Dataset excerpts
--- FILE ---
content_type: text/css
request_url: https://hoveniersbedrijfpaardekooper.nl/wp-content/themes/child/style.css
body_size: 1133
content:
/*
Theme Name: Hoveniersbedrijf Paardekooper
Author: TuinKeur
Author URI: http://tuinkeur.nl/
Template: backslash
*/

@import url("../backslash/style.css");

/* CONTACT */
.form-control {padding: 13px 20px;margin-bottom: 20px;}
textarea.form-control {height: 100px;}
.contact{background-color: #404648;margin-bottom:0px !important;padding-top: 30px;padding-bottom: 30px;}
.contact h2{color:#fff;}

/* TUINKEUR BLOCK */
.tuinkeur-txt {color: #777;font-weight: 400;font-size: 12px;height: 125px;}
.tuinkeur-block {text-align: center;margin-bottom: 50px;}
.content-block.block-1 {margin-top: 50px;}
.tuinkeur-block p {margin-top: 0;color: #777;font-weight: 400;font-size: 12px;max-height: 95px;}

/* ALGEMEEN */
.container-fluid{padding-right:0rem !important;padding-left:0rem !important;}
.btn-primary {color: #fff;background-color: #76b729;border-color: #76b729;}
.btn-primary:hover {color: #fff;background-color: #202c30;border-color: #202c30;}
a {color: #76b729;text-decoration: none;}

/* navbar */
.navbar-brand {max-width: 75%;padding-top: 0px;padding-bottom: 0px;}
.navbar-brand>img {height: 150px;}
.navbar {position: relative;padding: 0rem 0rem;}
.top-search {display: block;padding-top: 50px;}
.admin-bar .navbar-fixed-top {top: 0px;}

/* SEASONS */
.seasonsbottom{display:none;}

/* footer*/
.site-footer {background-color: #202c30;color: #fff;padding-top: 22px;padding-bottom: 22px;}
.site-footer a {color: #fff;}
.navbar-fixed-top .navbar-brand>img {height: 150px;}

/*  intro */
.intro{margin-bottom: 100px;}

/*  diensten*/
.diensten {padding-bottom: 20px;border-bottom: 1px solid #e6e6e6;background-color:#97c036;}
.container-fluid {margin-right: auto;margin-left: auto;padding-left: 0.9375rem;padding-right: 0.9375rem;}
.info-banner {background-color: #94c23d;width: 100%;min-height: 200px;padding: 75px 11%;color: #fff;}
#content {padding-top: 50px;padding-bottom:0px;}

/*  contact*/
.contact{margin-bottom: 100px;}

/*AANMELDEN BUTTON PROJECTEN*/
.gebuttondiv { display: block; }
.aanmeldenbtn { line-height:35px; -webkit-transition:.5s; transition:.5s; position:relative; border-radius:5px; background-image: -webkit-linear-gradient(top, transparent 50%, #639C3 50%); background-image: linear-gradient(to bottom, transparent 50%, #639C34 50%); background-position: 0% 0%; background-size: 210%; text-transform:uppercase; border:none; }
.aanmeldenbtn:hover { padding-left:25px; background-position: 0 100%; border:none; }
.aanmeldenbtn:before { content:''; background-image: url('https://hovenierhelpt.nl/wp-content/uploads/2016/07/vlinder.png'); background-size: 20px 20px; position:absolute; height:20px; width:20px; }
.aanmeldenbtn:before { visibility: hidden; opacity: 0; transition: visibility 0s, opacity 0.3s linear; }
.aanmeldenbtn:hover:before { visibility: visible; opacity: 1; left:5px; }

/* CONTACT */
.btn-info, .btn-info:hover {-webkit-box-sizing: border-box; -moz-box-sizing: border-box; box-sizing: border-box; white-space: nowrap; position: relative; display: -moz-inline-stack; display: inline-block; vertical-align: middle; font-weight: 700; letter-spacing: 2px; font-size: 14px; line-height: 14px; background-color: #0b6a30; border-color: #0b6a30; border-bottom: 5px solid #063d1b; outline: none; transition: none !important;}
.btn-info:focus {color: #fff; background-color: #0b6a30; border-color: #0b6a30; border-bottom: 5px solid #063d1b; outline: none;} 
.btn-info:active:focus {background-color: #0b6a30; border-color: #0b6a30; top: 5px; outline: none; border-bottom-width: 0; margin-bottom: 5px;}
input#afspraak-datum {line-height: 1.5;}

- TRY IT
Each line that holds the string "left" is to be copied from the entries above.

- WRITTEN ANSWER
.container-fluid{padding-right:0rem !important;padding-left:0rem !important;}
.container-fluid {margin-right: auto;margin-left: auto;padding-left: 0.9375rem;padding-right: 0.9375rem;}
.aanmeldenbtn:hover { padding-left:25px; background-position: 0 100%; border:none; }
.aanmeldenbtn:hover:before { visibility: visible; opacity: 1; left:5px; }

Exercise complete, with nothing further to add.